Such anti-social measures cannot be carried out of the basis of popular consensus. That is why the political establishment is relying on ever more authoritarian methods, from endless police shootings and the militarization of the police as seen in Ferguson, Missouri, to the measures of spying on the American people and the crack down on political dissent.
Whatever remains of democratic forms have been hollowed out under the pressure of the immense economic and political power of the financial oligarchy, which has only increased its wealth since precipitating the crash of 2008. Decisions are made through back-room deals involving a handful of political operatives in close collaboration with banks, bondholders and wealthy investors.
There is widespread popular opposition to what is taking place in Detroit and throughout the country. Orr alluded to this fact in praising the city council vote when he noted that “there’s still some folks out there who perhaps would have a pitchfork or two.”
This sentiment, however, is entirely excluded from official politics.
A key role in this process has been played by the executives who run the American Federation of State, County and Municipal Employees (AFSCME), the United Auto Workers and other city unions.

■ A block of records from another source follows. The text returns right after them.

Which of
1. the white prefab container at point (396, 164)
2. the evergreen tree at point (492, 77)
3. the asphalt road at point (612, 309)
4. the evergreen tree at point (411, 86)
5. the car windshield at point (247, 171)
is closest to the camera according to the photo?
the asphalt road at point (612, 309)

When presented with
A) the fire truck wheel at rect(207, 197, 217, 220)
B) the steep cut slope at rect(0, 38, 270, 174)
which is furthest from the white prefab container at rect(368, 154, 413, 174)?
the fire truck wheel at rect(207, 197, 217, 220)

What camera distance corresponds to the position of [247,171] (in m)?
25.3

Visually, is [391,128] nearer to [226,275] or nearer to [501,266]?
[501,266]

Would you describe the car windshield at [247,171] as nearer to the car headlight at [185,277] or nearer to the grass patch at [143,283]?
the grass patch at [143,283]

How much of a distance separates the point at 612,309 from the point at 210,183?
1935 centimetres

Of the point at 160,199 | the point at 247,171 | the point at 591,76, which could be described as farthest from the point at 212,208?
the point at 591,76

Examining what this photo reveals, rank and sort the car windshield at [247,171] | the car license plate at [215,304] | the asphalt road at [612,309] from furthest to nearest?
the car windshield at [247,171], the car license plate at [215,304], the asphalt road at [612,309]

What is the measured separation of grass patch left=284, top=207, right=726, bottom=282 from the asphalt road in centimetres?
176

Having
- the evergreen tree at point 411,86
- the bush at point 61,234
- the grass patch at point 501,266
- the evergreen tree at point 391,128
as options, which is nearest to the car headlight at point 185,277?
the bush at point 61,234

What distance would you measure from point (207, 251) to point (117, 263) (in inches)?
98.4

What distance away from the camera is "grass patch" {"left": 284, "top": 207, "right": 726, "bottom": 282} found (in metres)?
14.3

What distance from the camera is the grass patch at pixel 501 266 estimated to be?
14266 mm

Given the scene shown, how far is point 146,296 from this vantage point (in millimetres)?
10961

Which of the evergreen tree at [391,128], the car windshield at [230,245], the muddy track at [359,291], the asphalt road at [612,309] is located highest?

In exchange for signing on to the so-called Grand Bargain and suppressing opposition to the attack on the jobs and living standards of their members, the AFSCME and UAW officials have been paid off with a half-billion-dollar slush fund.
At the same time, various organizations tied to the Democratic Party, have promoted illusions in the unions, the courts and Democrats like President Obama, US Congressman John Conyers Jr. and Council President Brenda Jones. The aim of these lies has been to confuse and undermine the opposition of the working class.
What the experience in Detroit shows is that the entire political structure of America, like the rest of the world, is controlled by the ruling elite. The interests of the vast majority of the population can only be advanced through an independent struggle by the working class to take political power.
The problem is not the lack of resources but the hoarding of society’s wealth by the corporate and financial elite. To free up these resources to rebuild Detroit and other industrially ravaged cities and guarantee the social rights of all working people to jobs, health care, education, housing and culture, what is needed is a workers government and the socialist reorganization of economic life.